Saturday, 15 February 2020

Tingkat Korupsi Uni Eropa Mencengangkan


Tingkat korupsi di Eropa mengejutkan dan membebani ekonomi Uni Eropa sekitar 185 miliar dollar (atau Rp 2.233 triliun) per tahun. Demikian kata Komisi Eropa.

Laporan yang gres pertama kali ada perihal korupsi di 28 negara Uni Eropa itu menempatkan Uni Eropa, yang sering digambarkan sebagai salah satu tempat paling higienis dari korupsi di dunia, dalam sebuah sorotan yang tak menyenangkan.

Di kalangan pebisnis ada keyakinan yang tersebar luas bahwa satu-satunya cara untuk berhasil ialah melalui koneksi politik dan hampir separuh dari perusahaan yang melaksanakan bisnis di Eropa menyampaikan bahwa korupsi merupakan problem bagi mereka.

Semakin banyak jumlah warga-warga Uni Eropa yang berpikir bahwa korupsi kian parah, meskipun pengalaman terkait korupsi berbeda-beda di blok itu. Hampir semua perusahaan di Yunani, Spanyol, dan Italia percaya korupsi meluas. Namun, hal itu dinilai langka di Denmark, Finlandia, dan Swedia.

Inggris termasuk di antara negara yang dikritik sebab gagal membersihkan dan mengatur pembiayaan partai politik, sebuah problem yang komisi itu tentukan sebagai faktor utama dalam korupsi.

Cecilia Malmstrom, komisioner urusan dalam negeri Uni Eropa, mengatakan, korupsi mengikis kepercayaan dalam demokrasi. "Korupsi merusak kepercayaan warga terhadap lembaga-lembaga demokrasi dan rule of law. Hal itu merugikan perekonomian Eropa dan mengurangi penerimaan pajak yang sangat dibutuhkan," katanya.

"Satu hal yang sangat jelas: tidak ada zona bebas korupsi di Eropa. Komitmen politik untuk benar-benar membasmi korupsi sepertinya hilang. Ongkos sebab tidak bertindak menjadi terlalu tinggi."

Dia menyampaikan angka korupsi yang bahwasanya "mungkin jauh lebih tinggi" dari 185 miliar dollar itu.

Sebagaimana diperlihatkan oleh survei komisi itu, banyak warga Uni Eropa yakin korupsi telah menjadi lebih jelek sebagai akhir dari masalah-masalah ekonomi dan keuangan di zona euro akhir krisis utang.
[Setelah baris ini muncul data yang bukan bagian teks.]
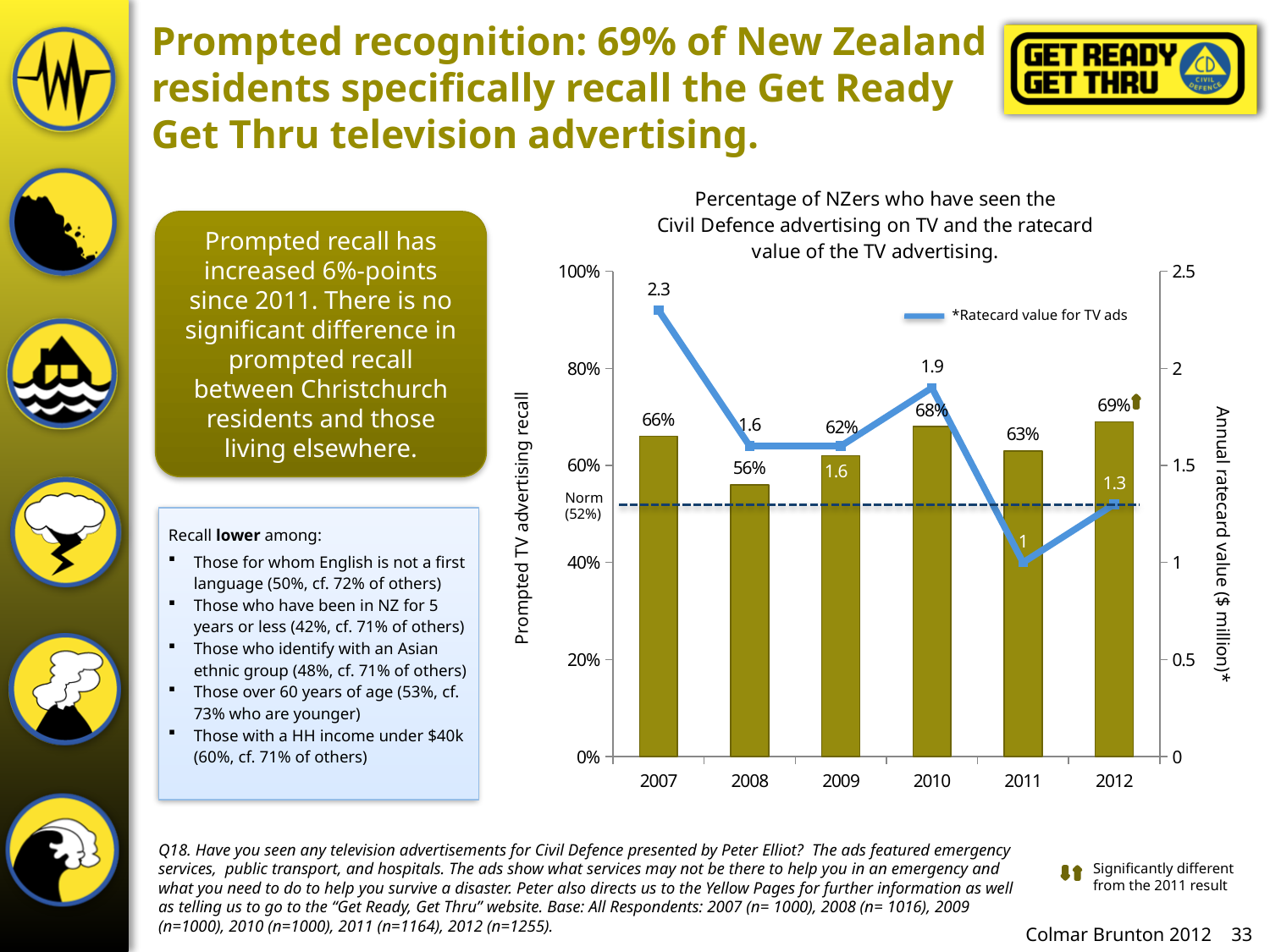
Did the ratecard value for TV ads rise or fall from 2010 to 2011? fall Which year had the lowest prompted TV advertising recall? 2008 Which year had the lowest ratecard value for TV ads? 2011 What value is the dashed Norm line set at? 52% What is the difference in ratecard value between 2007 and 2011? 1.3 What was the ratecard value for TV ads in 2007? 2.3 What is the label of the right-hand vertical axis? Annual ratecard value ($ million)* How many years are shown on the x axis of the chart? 6 Which year had the highest ratecard value for TV ads? 2007 What was the prompted TV advertising recall in 2012? 69% Was prompted TV advertising recall higher in 2010 or in 2009? 2010 What is the difference in prompted TV advertising recall between 2012 and 2011? 6%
Warga juga menduga korupsi merupakan hal lumrah dalam bisnis. Delapan dari 10 orang yakin bahwa hubungan bersahabat antara bisnis dan politik menimbulkan korupsi.

"Secara keseluruhan problem Eropa tidak banyak terkait dengan soal suap kecil-kecilan," kata Carl Dolan dari Transparency International di Brussels. "Hal itu terkait dengan kelas politik dan industri. Telah terjadi kegagalan untuk mengatur konflik kepentingan para politisi dalam menangani bisnis."

Karena itu, Komisi Eropa merekomendasikan kontrol yang lebih baik dan kerja keras dalam penegakan hukum. Dalam sejumlah rekomendasi yang tidak mengikat, Inggris diminta untuk "menghentikan pemberian kepada partai politik, membatasi pengeluaran kampanye pemilu dan memastikan monitoring yang proaktif dan penuntutan terhadap pelanggaran potensial".

Kurang dari satu persen orang Inggris, atau lima orang dari 1.115 orang yang disurvei oleh komisi itu, melaporkan bahwa mereka telah diminta untuk memberi suap. Itu merupakan "hasil terbaik di Eropa". Sebaliknya, 6 sampai 29 persen orang di Kroasia, Ceko, Lituania, Bulgaria, Romania, dan Yunani menyampaikan mereka telah dibutuhkan untuk membayar suap.

Para pejabat dikritik sebab tidak memasukkan sebuah penggalan dari laporan itu yang mencantumkan korupsi di lembaga-lembaga Uni Eropa. Paul Nuttall, wakil pemimpin Partai Kemerdekaan Inggris, mengatakan, Komisi Eropa sebaiknya juga menganalisis dan mengubah budaya korusi di lingkungannya sendiri. Komisi itu jangan malah menutupi atau bungkam perihal apa yang terjadi di dalam dinding temboknya sendiri. (kompas).